Thursday, 5 February 2009

Toilet Training the Autistic Child

Toilet training any toddler can be an adventuresome and tiring ordeal. There are many methods that have hit the markets lately and these methods can range anywhere between diapers that change color when wet to musical toilets that reward the child with music when they use the potty. This task is more difficult when your child has autism. When communication is a problem, as with most autistic children, letting an adult know you need to use the bathroom can be almost impossible endeavor. Some autistic children reach the double digits in age before they learn to ask for and to use the toilet.

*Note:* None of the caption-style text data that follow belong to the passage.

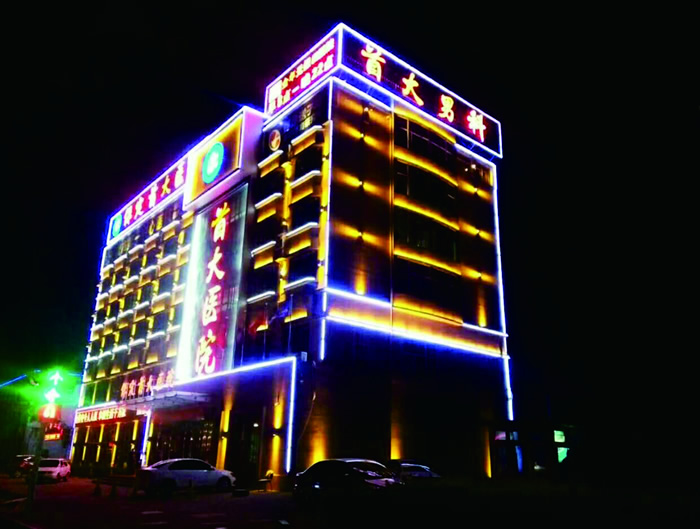 保定首大医院楼体亮化工程夜景图1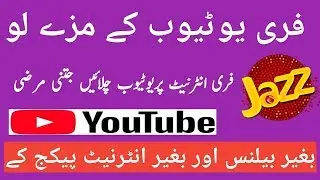 Jazz Free Internet  With Unlimited YouTube Streaming All Apps  Latest 2018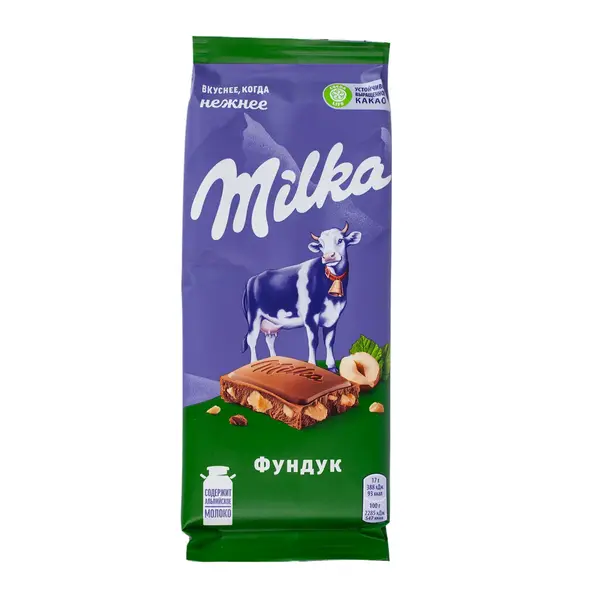 Шоколад Milka молочный с цельным фундуком 90 г 730 Абрикос, магазин продуктов, Сарыарка 8/4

Most autistic children do not have the skill and sometimes to desire to mimic or imitate a behavior. Just because the parents are using the toilet and they demonstrate the behavior, the autistic child will refuse or not get the connection between the right or wrong of toilet training. Most autistic children's schedule is full and when you add something new to the schedule it usually upsets them emotionally. The addition of toilet training to their regiment could cause out right rebellion and bad behavior because they do not want to get outside of their normal daily activity.

If you are having trouble toilet training your autistic child, you might want to observe them for a few days before you try again. Watch and see if the child actually notices when they soil themselves. Do they reposition themselves so that they are not uncomfortable after an accident? Some autistic children feel natural in their own wastes while other will react by taking off their clothes. If your child is ignoring their soiling, consult with a doctor to see if your child has a medical condition that would prevent them from recognizing the feeling they are experiencing.

Now here is your part in toilet training. You need to relax and not stress over it. Time will make it happen and your stress and high emotion will only cause the stress of your child. Even the most conscious parent will overreact when they have to change yet another diaper. If your child sees it's no big deal for you, then they can relax and let the behavior come naturally. You do have to stay diligent to get the job done thought. If your child is not toilet trained by school age, limitations may be set for opportunities for education and further socialization.

One method is to watch what your child does before they soil themselves. Write down a list of what they do and when they do it. If you realize that your child gets up in the morning and drinks a glass of juice and twenty minutes later they soil themselves, then you have something to work with. If the child goes through the same routine, you can put the child on the toilet during the time they normally soil themselves and see what happens. Once you get the morning soiling scheduled, add on an afternoon and evening. Pretty soon the body will work out the system even though the child does not. It is repeated, routine behavior and eventually the child will be bought in.

Does this sound like a lot of hard work? It is. Even parents of non-autistic children stress and labor over potty training their child. Each parent will give you a different bit of advice about what worked for them, but you as a parent of an autistic child know what extra you are in for. Be patient. Try different methods and remember that you have probably never seen a teenage in pampers. It takes time and patience.